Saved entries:
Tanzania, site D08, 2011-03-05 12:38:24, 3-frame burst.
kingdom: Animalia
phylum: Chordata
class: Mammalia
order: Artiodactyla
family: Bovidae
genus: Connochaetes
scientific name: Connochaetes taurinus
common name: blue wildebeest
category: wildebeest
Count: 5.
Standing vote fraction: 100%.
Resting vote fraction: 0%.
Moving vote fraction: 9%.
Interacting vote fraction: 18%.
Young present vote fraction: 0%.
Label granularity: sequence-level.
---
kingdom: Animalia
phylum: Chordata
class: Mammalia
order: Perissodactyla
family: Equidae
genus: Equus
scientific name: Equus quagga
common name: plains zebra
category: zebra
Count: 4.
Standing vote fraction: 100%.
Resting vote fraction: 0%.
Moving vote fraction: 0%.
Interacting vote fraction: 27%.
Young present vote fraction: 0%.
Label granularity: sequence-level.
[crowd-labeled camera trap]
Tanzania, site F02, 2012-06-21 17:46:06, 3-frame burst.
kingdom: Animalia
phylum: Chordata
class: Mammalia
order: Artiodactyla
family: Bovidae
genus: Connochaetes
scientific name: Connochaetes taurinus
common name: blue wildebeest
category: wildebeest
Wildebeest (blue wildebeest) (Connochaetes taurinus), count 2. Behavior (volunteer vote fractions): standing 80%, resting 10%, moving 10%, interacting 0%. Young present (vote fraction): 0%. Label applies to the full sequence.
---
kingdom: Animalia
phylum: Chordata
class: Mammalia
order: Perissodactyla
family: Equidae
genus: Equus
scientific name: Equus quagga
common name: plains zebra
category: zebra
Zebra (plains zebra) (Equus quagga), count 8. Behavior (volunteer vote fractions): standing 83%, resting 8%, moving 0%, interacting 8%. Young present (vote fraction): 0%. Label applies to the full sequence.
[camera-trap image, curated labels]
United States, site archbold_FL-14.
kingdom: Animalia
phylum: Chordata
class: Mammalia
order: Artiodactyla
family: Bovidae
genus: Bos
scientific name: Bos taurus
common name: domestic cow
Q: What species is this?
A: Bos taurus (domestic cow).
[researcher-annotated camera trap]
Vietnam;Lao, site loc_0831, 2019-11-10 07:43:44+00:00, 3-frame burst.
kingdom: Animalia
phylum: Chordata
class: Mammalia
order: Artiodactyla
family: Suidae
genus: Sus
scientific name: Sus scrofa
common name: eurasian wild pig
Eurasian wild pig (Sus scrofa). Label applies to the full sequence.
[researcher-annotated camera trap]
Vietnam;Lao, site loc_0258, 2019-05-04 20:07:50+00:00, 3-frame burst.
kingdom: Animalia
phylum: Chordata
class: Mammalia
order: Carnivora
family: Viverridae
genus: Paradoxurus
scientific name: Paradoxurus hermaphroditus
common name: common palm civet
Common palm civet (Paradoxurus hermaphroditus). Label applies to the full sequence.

### The task
Every record listed above should be reproduced exactly.

### Result of the exercise
Tanzania, site D08, 2011-03-05 12:38:24, 3-frame burst.
kingdom: Animalia
phylum: Chordata
class: Mammalia
order: Artiodactyla
family: Bovidae
genus: Connochaetes
scientific name: Connochaetes taurinus
common name: blue wildebeest
category: wildebeest
Count: 5.
Standing vote fraction: 100%.
Resting vote fraction: 0%.
Moving vote fraction: 9%.
Interacting vote fraction: 18%.
Young present vote fraction: 0%.
Label granularity: sequence-level.
---
kingdom: Animalia
phylum: Chordata
class: Mammalia
order: Perissodactyla
family: Equidae
genus: Equus
scientific name: Equus quagga
common name: plains zebra
category: zebra
Count: 4.
Standing vote fraction: 100%.
Resting vote fraction: 0%.
Moving vote fraction: 0%.
Interacting vote fraction: 27%.
Young present vote fraction: 0%.
Label granularity: sequence-level.
[crowd-labeled camera trap]
Tanzania, site F02, 2012-06-21 17:46:06, 3-frame burst.
kingdom: Animalia
phylum: Chordata
class: Mammalia
order: Artiodactyla
family: Bovidae
genus: Connochaetes
scientific name: Connochaetes taurinus
common name: blue wildebeest
category: wildebeest
Wildebeest (blue wildebeest) (Connochaetes taurinus), count 2. Behavior (volunteer vote fractions): standing 80%, resting 10%, moving 10%, interacting 0%. Young present (vote fraction): 0%. Label applies to the full sequence.
---
kingdom: Animalia
phylum: Chordata
class: Mammalia
order: Perissodactyla
family: Equidae
genus: Equus
scientific name: Equus quagga
common name: plains zebra
category: zebra
Zebra (plains zebra) (Equus quagga), count 8. Behavior (volunteer vote fractions): standing 83%, resting 8%, moving 0%, interacting 8%. Young present (vote fraction): 0%. Label applies to the full sequence.
[camera-trap image, curated labels]
United States, site archbold_FL-14.
kingdom: Animalia
phylum: Chordata
class: Mammalia
order: Artiodactyla
family: Bovidae
genus: Bos
scientific name: Bos taurus
common name: domestic cow
Q: What species is this?
A: Bos taurus (domestic cow).
[researcher-annotated camera trap]
Vietnam;Lao, site loc_0831, 2019-11-10 07:43:44+00:00, 3-frame burst.
kingdom: Animalia
phylum: Chordata
class: Mammalia
order: Artiodactyla
family: Suidae
genus: Sus
scientific name: Sus scrofa
common name: eurasian wild pig
Eurasian wild pig (Sus scrofa). Label applies to the full sequence.
[researcher-annotated camera trap]
Vietnam;Lao, site loc_0258, 2019-05-04 20:07:50+00:00, 3-frame burst.
kingdom: Animalia
phylum: Chordata
class: Mammalia
order: Carnivora
family: Viverridae
genus: Paradoxurus
scientific name: Paradoxurus hermaphroditus
common name: common palm civet
Common palm civet (Paradoxurus hermaphroditus). Label applies to the full sequence.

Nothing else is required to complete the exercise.